There, she works with a local foundation, Fundacion de Desarollo Integral-Rescate Ecuador. She helps in acquiring funds to buy land and begin a Model Integrated Teaching Farm in Cajabamba. This is to provide a central location so that people from the surrounding communities can gather to learn new growing practices and share their experiences about organic farming, while also providing leadership opportunities for the indigenous of the heartland of Ecuador, according to Burnside. 

In addition, she travels to surrounding communities to teach organic agricultural practices. She works with one community in Santa Rosa teaching them about growing tomatoes and cucumbers in newly constructed, small greenhouses using organic techniques. 

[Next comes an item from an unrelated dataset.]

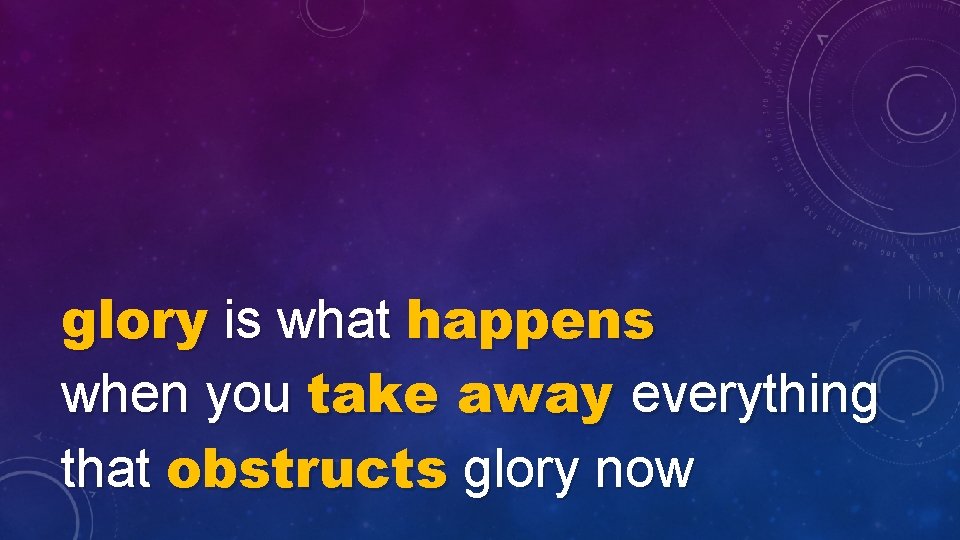 glory is what happens
when you take away everything
that obstructs glory now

Burnside says her stint in Ecuador has encouraged her love of the simple things. “While what I am currently doing, I wouldn’t classify as a career, it is helping to guide me to a way of living I wish to pursue when I return to the States, a style that is more simple and organic.” 

Burnside buys all her groceries, freshly grown and harvested, at the local markets. She takes public transportation everywhere, and there is a much more personal feel to the town, she says. “People stand on the streets and chat with the neighbors or just anybody walking by sometimes!”

When she returns to the U.S., Burnside plans to attend graduate school, though she hasn’t yet decided what her focus will be. “What I love the most [about science] is nature and learning more about how we are living within the world—and the discovery of new things! It’s all so exciting!”

In the meantime, she’s working hard to make a difference in the Ecuadoran community that has become her home away from home.